Tuesday, May 09, 2006

The Final Goodbye

"The night before the burial of her husband's body, Katherine Cathey refused to leave the casket, asking to sleep next to his body for the last time. The Marines made a bed for her, tucking in the sheets below the flag. Before she fell asleep, she opened her laptop computer and played songs that reminded her of "Cat," and one of the Marines asked if she wanted them to continue standing watch as she slept. "I think it would be kind of nice if you kept doing it," she said. "I think that's what he would have wanted."
© 2005 Rocky Mountain News, Photo by Todd Heisler. http://www.pulitzer.org/year/2006/feature-photography/works/

First and foremost, my heartfelt and deepest sympathy goes out to the wives and families of these heroes. As a husband and father, I take great comfort knowing that if my life would have been required of me while fighting in Iraq, that my wife would have been given the same comfort and protection that Mrs. Cathy was given. It troubles me greatly that there are some in this country who put forth that my brother's deaths are some how the Almighty's retribution for America's moral decline. May I remind those misguided among us who argue this, that the same God said, "Greater love has no man than this: that a man lay down his life for his friends." But that's another issuealtogetherr and right now, one which I don't care to debate.

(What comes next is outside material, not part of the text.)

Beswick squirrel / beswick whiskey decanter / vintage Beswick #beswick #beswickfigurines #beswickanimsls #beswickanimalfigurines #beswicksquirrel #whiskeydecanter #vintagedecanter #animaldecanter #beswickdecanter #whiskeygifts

On a personal note, in earlier posts I wrote about the changes that one goes through after experiencing war...the baggage that one brings home with him. It's a struggle and it has been for me...on many different levels. I've spoken to so many others who were "over there" and in at least one aspect, we all share the same feelings; we could have done so much more while we were there. None of us wanted to die over there; all of us were willing. But when we hear/see/read about the ones who are either still there or the ones who come home in a flag-draped casket, and we are now living a life of comparative ease, somehow it just doesn't seem fair. I've resigned myself to the fact that for as long as Marines are in Iraq, a part of me will feel like I belong there fighting with them. If I were still there, I don't have a single doubt that there would be 178,000 other Marines who want to be fighting right there beside me. We are a band of brothers and none of us would have it any other way.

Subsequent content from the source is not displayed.